Просыпаясь, он пытался вспомнить содержание сна и каждый раз с лёгкой досадой признавался самому себе в том, что её там опять не было. Где-то в глубине души и в самых потаённых мыслях он чувствовал некоторые угрызения совести, что так и не допустил её в свой сон в очередной раз. Иногда ему было просто обидно, что она сама не приходит к нему в его ночных грёзах. Слишком много вопросов самому себе от имени той, которую придумал.

Нет. Она не выдуманный персонаж эротических снов. Она существует, её зовут Агапеей, и он знает её адрес. У неё наверняка нет детей. Или это так Пашке хочется думать? Хорошо, пусть у неё будет ребёнок. Он, по всей видимости, ещё маленький, ведь маме всего двадцать пять лет. Она старше Пашки на три года. На целых три года… Ну и что? Это не разница. Вот когда десять лет, то это разница… Хотя и с этим люди как-то уживаются. А ребёнок? А Павел его усыновит или удочерит… Какая разница? Если мужчина любит женщину, то он обязан любить её дитя от прежнего брака. Это правильно… А чего тут правильного, если ребёнок вырастет и узнает, что кровного отца пристрелил такой же ополченец, как его отчим? Как всё каверзно, противоречиво, замысловато и запутанно…

– Чего задумался, Пашка? – толкнул в плечо сержант Чалый – старший группы конвоя артёмовской комендатуры. – По бабе грустишь? Или чего случилось?

– Да так, брат, просто задумался о сложностях жизненных лабиринтов. Зайдёшь в такой головоломный забой и так и останешься, не найдя выхода.

– Ничего себе рассуждения! Ты что окончил? Не филологический случайно?

– Нет. Так, пару курсов в пединституте в Воронеже, и всего-то. Просто я читать много любил с детства. Даже Шопенгауэра в школе прочёл для интереса. Мама заведующей библиотекой всю жизнь в селе работает, а папа учителем истории и литературы в сельской школе.

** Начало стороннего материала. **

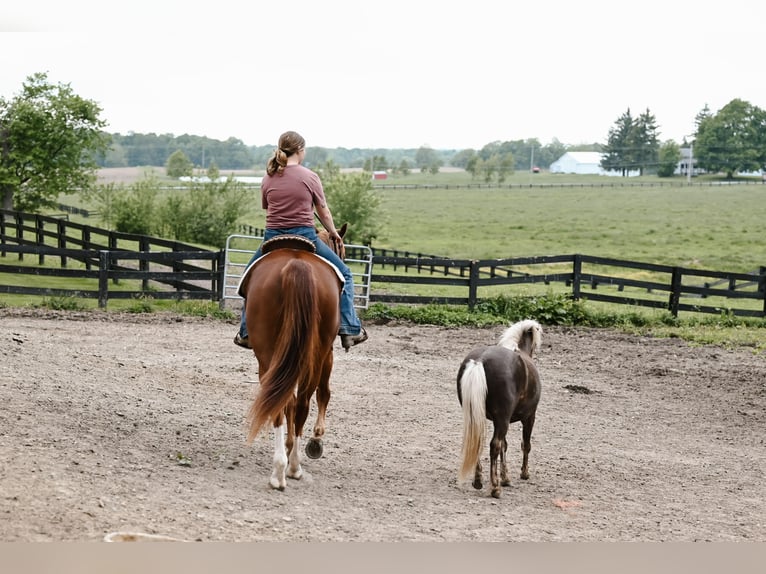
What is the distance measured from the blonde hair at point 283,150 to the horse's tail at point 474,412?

– Да ты правду, что ли, говоришь? – удивлённо спросил Чалый, хлопнув ладонью по колену Костина.

– А чего мне врать? Я его и сейчас иногда листаю. Интересно поразмышлять над его теорией познания или теорией смешного, например.

– А в чём разница у этих теорий?

– Разницы нет. Второе всегда является ответом на первое.

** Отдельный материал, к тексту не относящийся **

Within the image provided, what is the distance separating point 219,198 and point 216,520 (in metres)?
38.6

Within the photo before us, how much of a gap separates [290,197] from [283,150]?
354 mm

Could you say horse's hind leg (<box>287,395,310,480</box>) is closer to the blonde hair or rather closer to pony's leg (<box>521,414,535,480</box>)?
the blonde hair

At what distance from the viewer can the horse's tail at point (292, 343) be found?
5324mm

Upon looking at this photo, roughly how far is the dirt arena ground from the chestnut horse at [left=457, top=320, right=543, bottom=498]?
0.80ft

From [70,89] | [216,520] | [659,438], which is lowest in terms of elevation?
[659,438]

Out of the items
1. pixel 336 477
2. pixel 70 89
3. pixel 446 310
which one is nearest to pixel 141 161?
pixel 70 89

– Это как же? Проясни, – спросил Чалый, озорно улыбаясь и выбивая папиросу из пачки.

– А чего тут не понять, старый? Чем мы больше в жизни познаём, тем смешнее нам становится от тех страхов, с которыми мы жили, пока не познали истину. Это как в кино: смотришь трагедию крупным планом и переживаешь, но стоит фильму закончиться, перед тобой остаётся безликий экран. Всё исчезло, и переживать уже незачем.

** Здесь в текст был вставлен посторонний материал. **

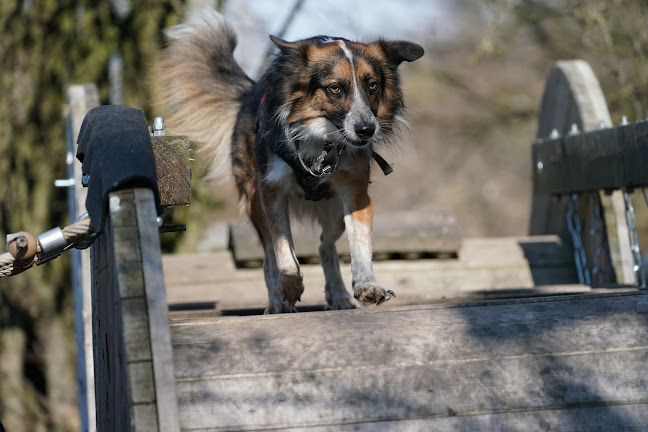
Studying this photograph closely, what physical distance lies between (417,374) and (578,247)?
3750 millimetres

– Согласен с тобой. Когда-то давно, в молодости, меня мучили страхи о правилах построения жизненного быта вокруг себя. Я всё переживал и думал, как это жениться, родить дитя, обзавестись жильём, выбить место в детском саду для сына, поставить его на путь истинный и так далее, и тому подобное. – Чалый закурил и продолжил: – Это всё равно как перед удачливым сперматозоидом, оказавшимся в оплодотворённой матке, лежит жизнь, сравнимая с Атлантическим океаном, который надо переплыть. А вот сейчас, когда мне шестьдесят лет, когда я уже восемь лет служу и живу тут, вспоминая о первых годах ранней жизни, понимаю, насколько мои страхи были глупыми и смешными в сравнении с теми, которые я пережил здесь. Я теперь познал, что жизнь гораздо богаче и ярче, если она не перегружена проблемами скучного бытия и потребительского хайпа. И мне смешно оттого, что когда-то ставил перед собой цели, равные цене импортного гарнитура, хорошего автомобиля, благоустроенной квартиры. За всю жизнь я построил шесть квартир и все отдал детям, оставшись без штанов и жилья на пенсии. А вот счастлив! И знаешь почему?

– ?

– Наблюдая сверху, я не буду мучиться и корить себя за то, что все оставленные мной материальные блага и труд станут причиной злобы и вражды между моими отпрысками. Я постарался сделать так, чтобы они не тратили достаточно длинную и энергичную часть своей жизни на цели, которые у них отберут главное – свободу. А ещё очень хотелось бы, чтобы они постарались познать мою жизнь, прежде чем начнут смеяться над своими ошибками.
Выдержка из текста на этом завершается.